Slightly better, maybe...Carl White wrote: ↑Fri Jan 15, 2021 8:15 amBLP has announced an "invitational public demonstration" to occur some time between January 25th and February 5th of 2021, and a video stream of the event for others interested, on its website, https://brilliantlightpower.com/.
Can only hope it will be better than a Rossi-quality demonstration.
Powerpoints, pre- recorded videos. Forward looking statements...
https://brilliantlightpower.com/suncell ... ington-dc/
So many issues with this:
1. The actual "demonstration" of the "reactor" was pre- recorded.
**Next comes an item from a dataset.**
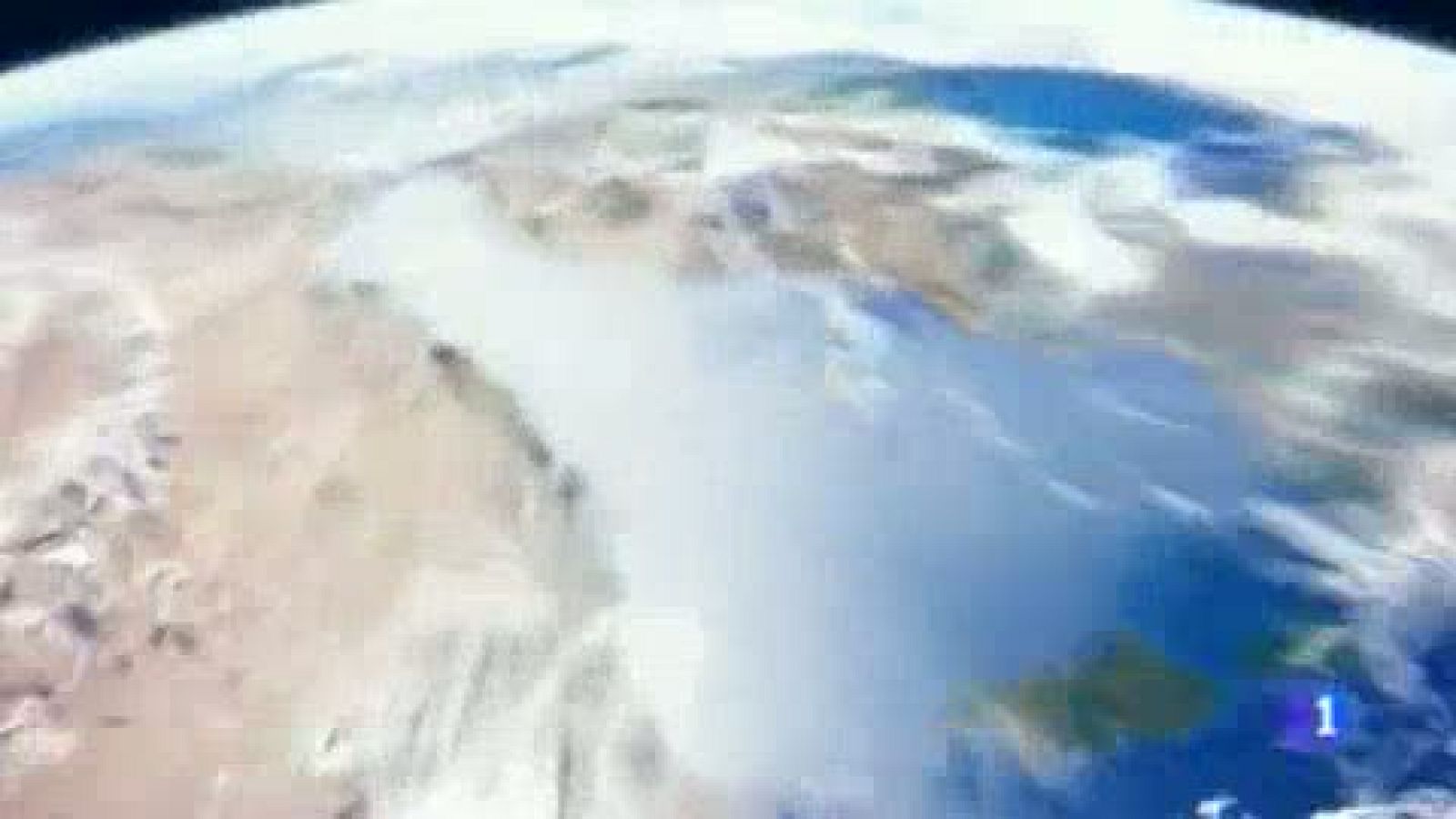 El tiempo en el País Vasco - 15/01/15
I can pre- record a lot of things that will look great on video...
2. 100,000 Watts for how long with how much of that "hydrino" substance? We only saw 5 minutes of the thing operating in the presentation... Also I am feeling that this looked too benign for 100,000 Watts. A normal water heater for a tank this size has about 10kW. So this would be 10 times as powerful and it does not look like that. In fact this is the thing that bothers me the most. I have never seen any reference to energy density for those so called hydrinos. Like how many kWh of energy does such a hydrino store?
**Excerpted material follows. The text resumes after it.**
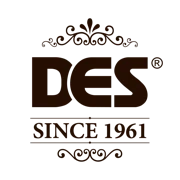 DES Subotica logo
Also, they are now talking monoatomic hydrogen (Mills mentions it at some point). Monoatomic hydrogen combines into hydrogen in an exotermic reaction (3.5 times the energy density of H2). Mind you, it tends to do that spontaneously if the pressure is too high. This alone makes my alarm bells go off.
3. Also when we get to see this, the water is already hot. If I put boiling water on my stove I can keep it bubbling for a long time, even with a comparably moderate power input.
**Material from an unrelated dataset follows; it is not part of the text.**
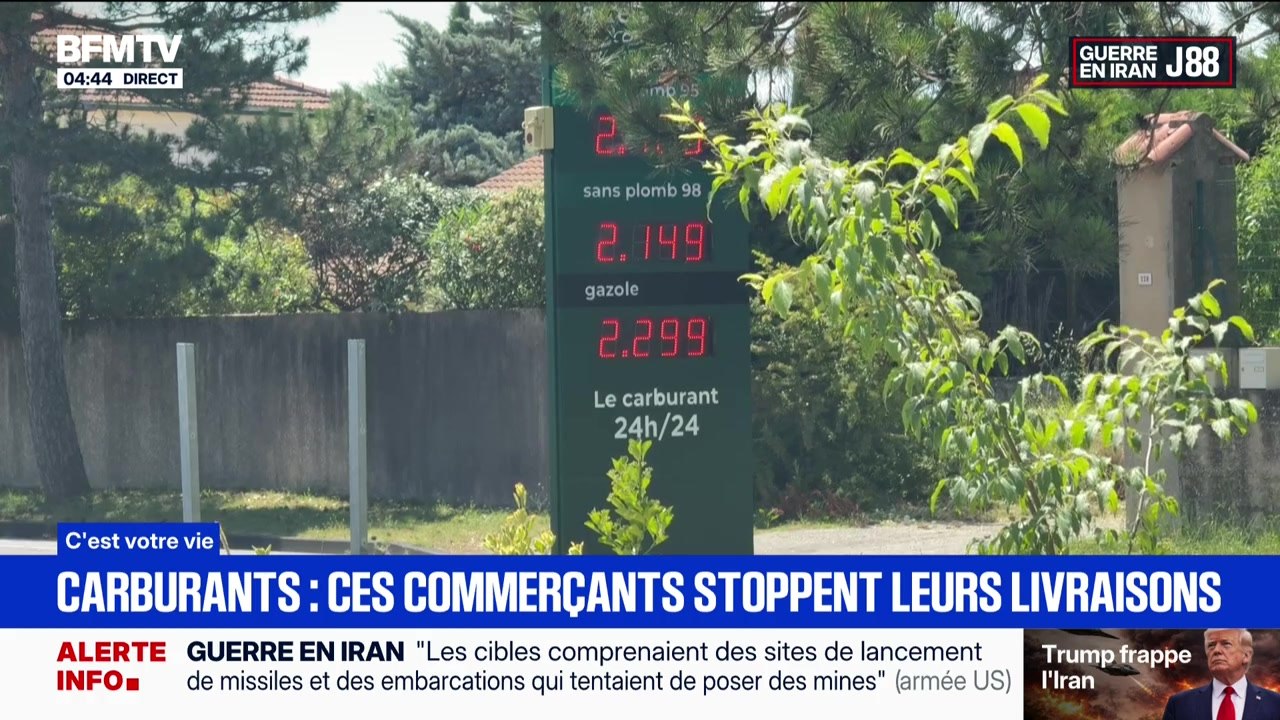 C'est votre vie - 26/05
4. Mark Nansteel has been associated with BLP for a very long time. He has 47 publications on record and most of them seem to be together with Randall Mills?
https://www.researchgate.net/profile/Mark-Nansteel
5. They are (once again) "really close to commercialization". I might be wrong (and I would love to be), but I feel like we will see the same thing again next year and the year after that and the year after that.